- [PROBLEM REQUIREMENTS]: Transcribe every line of the entries exactly.

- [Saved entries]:
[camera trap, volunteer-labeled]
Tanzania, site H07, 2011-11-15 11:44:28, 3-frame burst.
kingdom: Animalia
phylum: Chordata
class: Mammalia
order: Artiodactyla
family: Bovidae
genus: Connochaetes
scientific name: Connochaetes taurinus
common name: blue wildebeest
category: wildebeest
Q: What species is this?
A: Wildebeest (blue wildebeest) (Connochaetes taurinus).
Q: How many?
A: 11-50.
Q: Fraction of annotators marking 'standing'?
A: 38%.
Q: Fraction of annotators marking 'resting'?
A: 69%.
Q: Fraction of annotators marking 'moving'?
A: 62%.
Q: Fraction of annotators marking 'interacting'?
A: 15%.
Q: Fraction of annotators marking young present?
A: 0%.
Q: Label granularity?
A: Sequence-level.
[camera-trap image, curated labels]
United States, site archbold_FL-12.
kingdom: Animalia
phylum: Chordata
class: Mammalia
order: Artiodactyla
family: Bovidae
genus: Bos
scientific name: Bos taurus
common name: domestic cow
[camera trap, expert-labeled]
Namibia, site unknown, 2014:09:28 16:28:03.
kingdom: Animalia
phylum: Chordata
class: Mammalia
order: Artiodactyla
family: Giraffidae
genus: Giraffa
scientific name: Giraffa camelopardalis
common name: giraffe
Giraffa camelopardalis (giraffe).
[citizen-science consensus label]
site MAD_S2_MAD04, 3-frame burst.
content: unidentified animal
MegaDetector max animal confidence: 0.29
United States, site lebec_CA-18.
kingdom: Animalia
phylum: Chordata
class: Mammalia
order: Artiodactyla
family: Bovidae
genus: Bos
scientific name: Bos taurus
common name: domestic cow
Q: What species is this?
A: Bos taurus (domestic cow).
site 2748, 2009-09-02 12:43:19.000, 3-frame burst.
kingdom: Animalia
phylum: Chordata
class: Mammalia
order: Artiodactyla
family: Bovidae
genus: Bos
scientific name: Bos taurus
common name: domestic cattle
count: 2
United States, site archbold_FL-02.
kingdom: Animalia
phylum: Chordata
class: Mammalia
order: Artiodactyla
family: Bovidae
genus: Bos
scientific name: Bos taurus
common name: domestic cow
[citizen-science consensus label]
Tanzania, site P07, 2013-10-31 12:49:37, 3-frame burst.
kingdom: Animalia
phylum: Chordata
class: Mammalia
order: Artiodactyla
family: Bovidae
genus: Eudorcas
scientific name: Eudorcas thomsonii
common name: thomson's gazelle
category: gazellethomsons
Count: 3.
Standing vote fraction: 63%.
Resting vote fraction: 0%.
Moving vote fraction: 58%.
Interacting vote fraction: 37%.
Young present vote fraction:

- [OUTPUT OF THE EXERCISE]:
[camera trap, volunteer-labeled]
Tanzania, site H07, 2011-11-15 11:44:28, 3-frame burst.
kingdom: Animalia
phylum: Chordata
class: Mammalia
order: Artiodactyla
family: Bovidae
genus: Connochaetes
scientific name: Connochaetes taurinus
common name: blue wildebeest
category: wildebeest
Q: What species is this?
A: Wildebeest (blue wildebeest) (Connochaetes taurinus).
Q: How many?
A: 11-50.
Q: Fraction of annotators marking 'standing'?
A: 38%.
Q: Fraction of annotators marking 'resting'?
A: 69%.
Q: Fraction of annotators marking 'moving'?
A: 62%.
Q: Fraction of annotators marking 'interacting'?
A: 15%.
Q: Fraction of annotators marking young present?
A: 0%.
Q: Label granularity?
A: Sequence-level.
[camera-trap image, curated labels]
United States, site archbold_FL-12.
kingdom: Animalia
phylum: Chordata
class: Mammalia
order: Artiodactyla
family: Bovidae
genus: Bos
scientific name: Bos taurus
common name: domestic cow
[camera trap, expert-labeled]
Namibia, site unknown, 2014:09:28 16:28:03.
kingdom: Animalia
phylum: Chordata
class: Mammalia
order: Artiodactyla
family: Giraffidae
genus: Giraffa
scientific name: Giraffa camelopardalis
common name: giraffe
Giraffa camelopardalis (giraffe).
[citizen-science consensus label]
site MAD_S2_MAD04, 3-frame burst.
content: unidentified animal
MegaDetector max animal confidence: 0.29
United States, site lebec_CA-18.
kingdom: Animalia
phylum: Chordata
class: Mammalia
order: Artiodactyla
family: Bovidae
genus: Bos
scientific name: Bos taurus
common name: domestic cow
Q: What species is this?
A: Bos taurus (domestic cow).
site 2748, 2009-09-02 12:43:19.000, 3-frame burst.
kingdom: Animalia
phylum: Chordata
class: Mammalia
order: Artiodactyla
family: Bovidae
genus: Bos
scientific name: Bos taurus
common name: domestic cattle
count: 2
United States, site archbold_FL-02.
kingdom: Animalia
phylum: Chordata
class: Mammalia
order: Artiodactyla
family: Bovidae
genus: Bos
scientific name: Bos taurus
common name: domestic cow
[citizen-science consensus label]
Tanzania, site P07, 2013-10-31 12:49:37, 3-frame burst.
kingdom: Animalia
phylum: Chordata
class: Mammalia
order: Artiodactyla
family: Bovidae
genus: Eudorcas
scientific name: Eudorcas thomsonii
common name: thomson's gazelle
category: gazellethomsons
Count: 3.
Standing vote fraction: 63%.
Resting vote fraction: 0%.
Moving vote fraction: 58%.
Interacting vote fraction: 37%.
Young present vote fraction:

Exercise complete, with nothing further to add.